Study DxO Mark results for the EM1 II sensor.

The more we learn, the more we see what happens with image quality...

Another illustration with info on how to manage the sensor at ISO3200.

Let's talk about the physical size of mirrorless cameras? The size of the image sensor influences the physical size of the camera? The reason is the lens image circle needs to cover the full sensor. This impacts the size of the lenses, the camera energy needs, heat management, and the effectiveness of features like IBIS. Digital cameras are basically built around the image sensor. The penalty for cutting corners is overheating, lower efficiencies, and less reliable cameras and lenses. 

Separately from any fixed mechanical design criteria, scientists focus on materials and the electrical design aspects of creating more sensitive image sensors.

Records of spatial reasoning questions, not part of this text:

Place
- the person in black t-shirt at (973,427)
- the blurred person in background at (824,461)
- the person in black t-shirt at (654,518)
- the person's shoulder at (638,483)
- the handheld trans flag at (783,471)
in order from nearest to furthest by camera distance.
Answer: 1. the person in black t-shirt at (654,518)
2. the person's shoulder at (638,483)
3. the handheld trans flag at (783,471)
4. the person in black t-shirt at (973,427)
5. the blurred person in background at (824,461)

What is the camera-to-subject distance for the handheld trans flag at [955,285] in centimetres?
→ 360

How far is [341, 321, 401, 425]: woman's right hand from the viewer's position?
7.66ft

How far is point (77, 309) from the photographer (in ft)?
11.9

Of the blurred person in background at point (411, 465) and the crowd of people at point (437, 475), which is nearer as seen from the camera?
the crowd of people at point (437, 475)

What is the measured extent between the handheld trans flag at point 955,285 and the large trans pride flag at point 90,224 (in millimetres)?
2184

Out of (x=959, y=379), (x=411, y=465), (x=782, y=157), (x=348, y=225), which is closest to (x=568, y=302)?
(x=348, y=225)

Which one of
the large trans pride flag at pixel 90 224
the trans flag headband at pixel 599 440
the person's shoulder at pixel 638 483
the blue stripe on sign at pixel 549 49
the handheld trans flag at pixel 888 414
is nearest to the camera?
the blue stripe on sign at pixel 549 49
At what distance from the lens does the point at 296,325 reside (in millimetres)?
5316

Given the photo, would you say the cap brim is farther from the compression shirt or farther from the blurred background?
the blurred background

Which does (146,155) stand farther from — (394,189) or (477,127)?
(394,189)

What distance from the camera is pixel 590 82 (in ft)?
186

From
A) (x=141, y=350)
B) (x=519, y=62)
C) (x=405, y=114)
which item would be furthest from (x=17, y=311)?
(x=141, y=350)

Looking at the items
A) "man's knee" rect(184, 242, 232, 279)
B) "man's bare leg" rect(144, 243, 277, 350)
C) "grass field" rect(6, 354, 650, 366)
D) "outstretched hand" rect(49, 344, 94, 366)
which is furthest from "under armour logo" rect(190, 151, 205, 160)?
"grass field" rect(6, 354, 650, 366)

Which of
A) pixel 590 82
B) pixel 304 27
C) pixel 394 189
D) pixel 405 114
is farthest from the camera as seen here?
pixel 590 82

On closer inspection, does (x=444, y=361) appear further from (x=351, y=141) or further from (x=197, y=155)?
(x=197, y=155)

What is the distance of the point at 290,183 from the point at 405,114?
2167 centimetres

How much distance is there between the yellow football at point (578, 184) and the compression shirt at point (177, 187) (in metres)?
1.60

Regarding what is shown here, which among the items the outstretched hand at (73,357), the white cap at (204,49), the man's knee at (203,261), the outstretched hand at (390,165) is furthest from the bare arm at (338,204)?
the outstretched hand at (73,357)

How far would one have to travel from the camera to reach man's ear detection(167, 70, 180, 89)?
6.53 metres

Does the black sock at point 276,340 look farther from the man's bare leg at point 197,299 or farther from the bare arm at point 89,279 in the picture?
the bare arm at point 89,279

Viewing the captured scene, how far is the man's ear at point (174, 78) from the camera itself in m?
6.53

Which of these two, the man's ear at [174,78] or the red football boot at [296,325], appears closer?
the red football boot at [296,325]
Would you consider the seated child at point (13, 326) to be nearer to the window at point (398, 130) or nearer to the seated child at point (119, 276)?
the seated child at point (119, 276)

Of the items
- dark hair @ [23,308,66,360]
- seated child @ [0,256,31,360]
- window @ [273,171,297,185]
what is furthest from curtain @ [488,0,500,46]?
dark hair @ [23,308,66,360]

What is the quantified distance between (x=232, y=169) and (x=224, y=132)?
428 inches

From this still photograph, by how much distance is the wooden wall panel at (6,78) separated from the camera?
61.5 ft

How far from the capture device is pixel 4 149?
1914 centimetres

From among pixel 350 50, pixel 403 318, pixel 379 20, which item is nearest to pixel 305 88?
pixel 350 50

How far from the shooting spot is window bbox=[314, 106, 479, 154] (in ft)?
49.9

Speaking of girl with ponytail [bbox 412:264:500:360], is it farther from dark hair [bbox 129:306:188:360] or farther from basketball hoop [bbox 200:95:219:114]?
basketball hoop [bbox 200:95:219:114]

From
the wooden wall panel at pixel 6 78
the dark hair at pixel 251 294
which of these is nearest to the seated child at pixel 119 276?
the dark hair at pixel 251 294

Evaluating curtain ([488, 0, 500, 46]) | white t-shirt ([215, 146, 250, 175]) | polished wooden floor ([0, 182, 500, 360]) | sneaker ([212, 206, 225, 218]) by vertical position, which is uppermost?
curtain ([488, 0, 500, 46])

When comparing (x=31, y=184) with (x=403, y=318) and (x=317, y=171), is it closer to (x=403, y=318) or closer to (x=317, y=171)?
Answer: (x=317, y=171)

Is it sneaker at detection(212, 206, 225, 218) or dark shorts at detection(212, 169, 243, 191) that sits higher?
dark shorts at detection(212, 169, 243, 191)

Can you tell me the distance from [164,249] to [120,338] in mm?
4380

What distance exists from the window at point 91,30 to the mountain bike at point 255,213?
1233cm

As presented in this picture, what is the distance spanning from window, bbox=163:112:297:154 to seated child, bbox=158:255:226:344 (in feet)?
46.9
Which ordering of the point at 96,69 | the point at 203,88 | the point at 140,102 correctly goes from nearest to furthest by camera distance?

This represents a better way of designing new cameras and improving Sensor Sensitivity. For example, typical improvements in image sensors include replacing older wired functions with modern software or AI solutions... 

As you know, Olympus and Panasonic were the first to introduce mirrorless cameras. Did they also establish the mechanical design benchmark for mirrorless cameras? For example, what is the built-in safety margin on M43 cameras? When you see similarly sized APC or FF cameras, does it mean the M43 camera is over-designed, or are these APC and FF cameras under-designed?

How much image noise is added to the noise floor for each 1-degree increase in temperature..?

Try this quick experiment and point a light source to your PC. Which of these sensors is receiving more light?

If someone says one sensor captures more light than the other, then I cannot help to think, is this statement theoretically correct? I was searching for information when I saw this review. I could not help asking, is this just another Undisclosed Promotion? What if the "more light" benefit was only 0.0002% while those bigger sensors were 10% less efficient? One would like to think, it's all about the efficiency of the sensor when converting photons into electrons, right?

See this discussion. It's a great example of why photographers should push manufacturers for better information. Also, do a quick search on the implications of "Undisclosed Promotions"...

Final comments on the two images in this article

Take a look at the 1st image in this article. I have set the exposure for the bright areas (sky). I wanted the sky with darker shadows. At home, I did a quick test to study the visible shadow noise when I increased the shadow brightness. Editing the raw file in PhotoLab 4, it was possible to extract cleaner image details from those same shadows. Does that mean the image had enough available information in the shadows or is it only PhotoLab doing a great job?

The above example shows the jpeg on the left and the edited raw version on the right. The image was exposed for the shadows, which over-saturated the sensor in the bright areas. It did not clip the highlights while pushing them hard. I tried different editing techniques to get the most from this "data-rich" raw file. The most pleasing result was editing the raw file with Aurora into an HDR image. Did I push the image sensor too hard, or is it OK when we push the image sensor?

The selected images demonstrate the different technical aspects discussed in this article plus it shows it's safe to work with ISO Low on your Olympus Pen F. The same is true for ALL cameras. Don't we benefit more from working with a fully saturated sensor and resetting our final image "brightness" in Workspace? Why is there a link between the camera (Live View) and Workspace? Why sensor size and then push restrictions like don't use the extended ISOs on your M43 camera..?

More about Managing your Image Sensor and ISO Amplification in Part 2...

Finally, what's better, exposing creatively, or saturating the sensor?